We then have Tuples which are sets Attributes, and they have names and data types… etc

So help me Codd.

Why not ? Because Bubble’s “database” is not relational.

The problem with “table” is that it implies it is Relational. And Bubble is not really relational, it has object properties.

MongoDb calls these things “Collections” (of Documents) for the same reason. They look like tables but really don’t behave like them.

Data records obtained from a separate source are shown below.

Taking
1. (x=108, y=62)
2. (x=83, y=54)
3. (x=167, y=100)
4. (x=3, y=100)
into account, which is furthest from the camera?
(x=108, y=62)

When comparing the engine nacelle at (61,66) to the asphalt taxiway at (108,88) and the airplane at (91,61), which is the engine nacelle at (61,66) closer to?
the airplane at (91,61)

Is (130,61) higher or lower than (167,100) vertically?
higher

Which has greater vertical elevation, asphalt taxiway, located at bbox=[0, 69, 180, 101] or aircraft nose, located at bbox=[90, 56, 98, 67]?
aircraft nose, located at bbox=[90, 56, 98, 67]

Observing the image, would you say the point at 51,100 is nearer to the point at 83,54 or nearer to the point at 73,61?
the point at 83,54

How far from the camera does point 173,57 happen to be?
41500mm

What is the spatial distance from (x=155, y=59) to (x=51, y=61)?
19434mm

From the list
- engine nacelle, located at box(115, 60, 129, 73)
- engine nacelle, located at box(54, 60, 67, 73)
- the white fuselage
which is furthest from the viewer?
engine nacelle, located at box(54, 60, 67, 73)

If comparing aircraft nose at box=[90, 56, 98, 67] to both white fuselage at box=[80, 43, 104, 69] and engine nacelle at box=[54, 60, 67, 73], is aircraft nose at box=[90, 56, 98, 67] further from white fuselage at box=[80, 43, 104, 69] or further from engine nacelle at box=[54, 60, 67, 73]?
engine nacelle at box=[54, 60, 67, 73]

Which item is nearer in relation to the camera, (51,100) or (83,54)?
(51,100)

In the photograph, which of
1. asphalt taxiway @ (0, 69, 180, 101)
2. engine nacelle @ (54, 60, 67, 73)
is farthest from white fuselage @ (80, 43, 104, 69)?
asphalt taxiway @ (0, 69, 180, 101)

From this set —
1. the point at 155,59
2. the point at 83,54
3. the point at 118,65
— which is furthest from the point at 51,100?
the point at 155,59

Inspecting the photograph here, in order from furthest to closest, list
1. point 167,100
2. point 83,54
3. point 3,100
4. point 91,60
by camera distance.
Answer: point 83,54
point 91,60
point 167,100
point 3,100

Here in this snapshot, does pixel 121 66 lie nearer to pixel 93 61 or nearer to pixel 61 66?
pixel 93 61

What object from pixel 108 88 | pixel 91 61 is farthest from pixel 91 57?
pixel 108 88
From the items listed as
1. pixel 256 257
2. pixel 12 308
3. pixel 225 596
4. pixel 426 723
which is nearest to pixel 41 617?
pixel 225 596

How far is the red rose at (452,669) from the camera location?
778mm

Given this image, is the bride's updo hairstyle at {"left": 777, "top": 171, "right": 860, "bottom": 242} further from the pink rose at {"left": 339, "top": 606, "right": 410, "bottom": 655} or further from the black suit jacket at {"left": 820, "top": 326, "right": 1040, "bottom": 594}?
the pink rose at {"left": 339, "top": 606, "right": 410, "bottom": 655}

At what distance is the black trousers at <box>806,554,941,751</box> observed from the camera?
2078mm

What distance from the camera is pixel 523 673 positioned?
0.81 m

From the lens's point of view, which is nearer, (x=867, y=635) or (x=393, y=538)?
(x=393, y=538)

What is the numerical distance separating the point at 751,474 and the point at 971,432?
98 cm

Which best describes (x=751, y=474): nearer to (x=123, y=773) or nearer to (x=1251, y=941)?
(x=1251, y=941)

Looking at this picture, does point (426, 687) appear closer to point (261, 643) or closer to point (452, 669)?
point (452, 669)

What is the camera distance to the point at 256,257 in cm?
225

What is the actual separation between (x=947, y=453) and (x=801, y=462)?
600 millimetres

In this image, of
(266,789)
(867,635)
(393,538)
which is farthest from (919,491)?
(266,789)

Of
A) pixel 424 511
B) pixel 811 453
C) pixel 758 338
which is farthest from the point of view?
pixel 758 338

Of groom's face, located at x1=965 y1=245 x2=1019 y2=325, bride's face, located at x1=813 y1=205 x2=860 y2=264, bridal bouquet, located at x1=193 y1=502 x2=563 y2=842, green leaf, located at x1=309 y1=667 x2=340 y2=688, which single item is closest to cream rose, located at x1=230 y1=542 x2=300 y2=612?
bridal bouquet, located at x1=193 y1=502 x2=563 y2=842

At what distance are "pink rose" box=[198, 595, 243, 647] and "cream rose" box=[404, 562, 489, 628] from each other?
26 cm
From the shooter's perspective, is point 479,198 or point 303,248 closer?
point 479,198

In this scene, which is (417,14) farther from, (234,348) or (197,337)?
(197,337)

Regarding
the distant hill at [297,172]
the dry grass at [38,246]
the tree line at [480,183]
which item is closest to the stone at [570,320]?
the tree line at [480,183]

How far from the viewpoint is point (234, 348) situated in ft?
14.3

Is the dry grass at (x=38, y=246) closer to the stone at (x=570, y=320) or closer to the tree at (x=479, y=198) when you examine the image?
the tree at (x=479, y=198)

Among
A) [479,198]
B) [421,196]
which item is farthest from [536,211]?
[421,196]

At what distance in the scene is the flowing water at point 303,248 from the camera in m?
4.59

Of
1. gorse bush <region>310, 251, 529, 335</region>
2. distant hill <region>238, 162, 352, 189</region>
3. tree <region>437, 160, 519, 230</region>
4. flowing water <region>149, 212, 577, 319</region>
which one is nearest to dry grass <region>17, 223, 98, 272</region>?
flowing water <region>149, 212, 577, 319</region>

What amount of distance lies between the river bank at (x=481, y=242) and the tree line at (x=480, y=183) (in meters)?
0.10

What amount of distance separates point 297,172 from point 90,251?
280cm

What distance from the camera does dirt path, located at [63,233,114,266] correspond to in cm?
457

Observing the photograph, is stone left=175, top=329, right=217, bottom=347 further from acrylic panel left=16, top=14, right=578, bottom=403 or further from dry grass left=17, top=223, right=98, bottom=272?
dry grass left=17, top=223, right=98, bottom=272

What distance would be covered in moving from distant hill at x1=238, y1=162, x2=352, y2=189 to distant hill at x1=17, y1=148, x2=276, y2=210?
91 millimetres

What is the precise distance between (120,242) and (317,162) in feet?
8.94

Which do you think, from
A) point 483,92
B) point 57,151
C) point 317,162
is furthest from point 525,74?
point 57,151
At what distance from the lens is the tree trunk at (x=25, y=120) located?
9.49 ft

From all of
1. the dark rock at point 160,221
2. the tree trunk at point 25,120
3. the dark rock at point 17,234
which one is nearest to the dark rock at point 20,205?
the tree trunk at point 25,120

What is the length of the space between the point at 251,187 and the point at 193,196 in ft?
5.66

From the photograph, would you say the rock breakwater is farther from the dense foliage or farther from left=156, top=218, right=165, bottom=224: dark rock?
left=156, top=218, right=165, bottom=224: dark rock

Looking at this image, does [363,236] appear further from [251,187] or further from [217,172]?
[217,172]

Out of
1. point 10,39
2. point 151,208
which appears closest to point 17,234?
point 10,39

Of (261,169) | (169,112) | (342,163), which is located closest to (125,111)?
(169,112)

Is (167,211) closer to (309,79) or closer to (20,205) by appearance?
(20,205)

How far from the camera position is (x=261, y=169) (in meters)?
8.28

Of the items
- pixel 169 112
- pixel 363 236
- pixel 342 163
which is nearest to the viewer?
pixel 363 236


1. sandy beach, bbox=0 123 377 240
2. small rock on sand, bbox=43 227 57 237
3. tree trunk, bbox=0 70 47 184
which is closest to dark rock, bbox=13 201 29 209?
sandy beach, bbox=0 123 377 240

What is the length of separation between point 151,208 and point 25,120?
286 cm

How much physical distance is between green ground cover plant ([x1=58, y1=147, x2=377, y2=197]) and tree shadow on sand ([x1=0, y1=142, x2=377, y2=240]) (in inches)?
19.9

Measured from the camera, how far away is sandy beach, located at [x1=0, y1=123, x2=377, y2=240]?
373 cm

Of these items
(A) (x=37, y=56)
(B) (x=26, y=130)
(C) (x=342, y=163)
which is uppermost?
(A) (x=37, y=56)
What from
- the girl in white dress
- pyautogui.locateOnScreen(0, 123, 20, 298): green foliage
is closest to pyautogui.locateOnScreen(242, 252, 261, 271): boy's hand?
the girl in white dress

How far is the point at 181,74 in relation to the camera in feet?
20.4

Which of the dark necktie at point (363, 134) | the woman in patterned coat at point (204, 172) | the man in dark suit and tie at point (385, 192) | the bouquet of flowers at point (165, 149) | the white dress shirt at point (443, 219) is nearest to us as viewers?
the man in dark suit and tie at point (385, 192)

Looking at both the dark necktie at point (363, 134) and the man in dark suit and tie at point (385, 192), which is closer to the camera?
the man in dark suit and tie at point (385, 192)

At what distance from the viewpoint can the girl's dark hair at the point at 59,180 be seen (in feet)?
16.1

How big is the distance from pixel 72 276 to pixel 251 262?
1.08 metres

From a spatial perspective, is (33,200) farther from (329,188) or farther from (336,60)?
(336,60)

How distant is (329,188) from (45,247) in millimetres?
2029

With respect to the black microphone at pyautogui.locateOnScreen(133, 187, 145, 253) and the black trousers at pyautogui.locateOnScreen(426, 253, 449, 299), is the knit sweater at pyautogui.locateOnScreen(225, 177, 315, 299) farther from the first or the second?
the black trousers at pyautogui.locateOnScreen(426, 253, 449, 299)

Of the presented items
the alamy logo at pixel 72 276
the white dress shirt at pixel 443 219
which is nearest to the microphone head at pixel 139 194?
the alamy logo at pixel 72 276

Whilst I don’t particularly like “Data Type” (which I agree is more int/bool/char) I think Table is more “wrong”.

The way that Bubble handles “Tables” is not like anything else that talks about tables (it loads relationships, doesn’t have keys etc).

A “Thing” is actually a special case of a data type. (“Data type” encompasses both primitive and app-specific data types. A “Thing” is an app-specific [complex] data type.)

For example:

Type: Yes/No (Boolean): primitive data type (not a Thing)
String (text): primitive data type (not a Thing)
Integer (number): primitive data type (not a Thing)

Groovy Dude (no analog in JavaScript): complex data type (*** a Thing! ***): fields “Is Down with the Sickness” (a Boolean), value “yes”; “Username” (a String), value “Your Mom”; “Lucky Number” (an Integer), value “13”

NOTE: A Thing is not necessarily a JavaScript primitive. Witness the “Date Range”. Date Ranges are Bubble primitives, but in JS, they would be 2-element vectors (date range = [start_date, end_date]).

Date Ranges, Numeric Ranges, and Intervals (is that what they are called???) are not Things, but non-JS Bubble primitives.

In the Bubble internals (e.g., plugin editor), “Things” are known as “app types”. They are always complex. They may be singular (representing one instance of the Thing’s type) or lists (representing an array-like object of multiple Things).

I’m not entirely certain if we should call lists of primitives in Bubble, “Things”…

I think it is more that, in Bubble, anything (not “any Thing”, mind you) can be either singular or List-like, primitive (composed of a single, native data type) or complex (composed of multiple native data types AND/OR app-types).

The above is the extent of the Bubble data type universe. You can write a function that retrieves all of these data states and there are no further that need to be accommodated.

So, in summary, we have:

  • Singular native data type values. (I call these singular primitives.)
  • Array-like multiple native data type values (Lists of primitives)
  • Singular complex data type values (singular Things – by which we mean app-type data)
  • Array-like multiple complex data type values (Lists of Things)

Here’s a function that I call Annie (for “any thing”, get it?) that, given a Bubble object of any type, retrieves the underlying values:

function annie(thing, field) {
  // send annie any thing and she returns its value in the proper way
  // argument thing should be a properties object of type 'any thing' - e.g., properties.list1
  // optional argument field should be a string representing the name of a field to retrieve from a complex object
  var isList, thingvalue, returnValue

  function getList(Thing) {return Thing.get(0, Thing.length())}
  
  function mapList(ThingValue, Field) {
      var returnValue   
      if (ThingValue["0"].listProperties().includes(Field)) {
          returnValue = ThingValue.map(x => x.get(Field))
      } else {returnValue = null}
      return returnValue
  } 
  
  function getSingle(Thing, Field) {
      var isComplex, FieldExists, returnValue, a  
      (typeof(Thing.get) == "function") ? isComplex = true : isComplex = false
      isComplex && !(Field == null) ? Thing.listProperties().includes(Field) ? returnValue = Thing.get(Field) : returnValue = null : returnValue = Thing 
      return returnValue
  }
  
  thing.hasOwnProperty("list_api") ? isList = true : isList = false

  if (isList) {
      thingvalue = getList(thing)
      typeof(thingvalue["0"]) == "object" && !(field == null) ? returnValue = mapList(thingvalue, field) : returnValue = thingvalue
      return returnValue
  }

  if (!isList) {
      return getSingle(thing, field)
  }
   
  }  // end annie

So, anyway, data types have nothing to do with the dataBASE. Table is a database term. In Bubble, the database is a given. It is always there. We needn’t worry about it… it’s just storage, right? So all we are concerned with is data and data types. Data types mirror their representational storage state in the database.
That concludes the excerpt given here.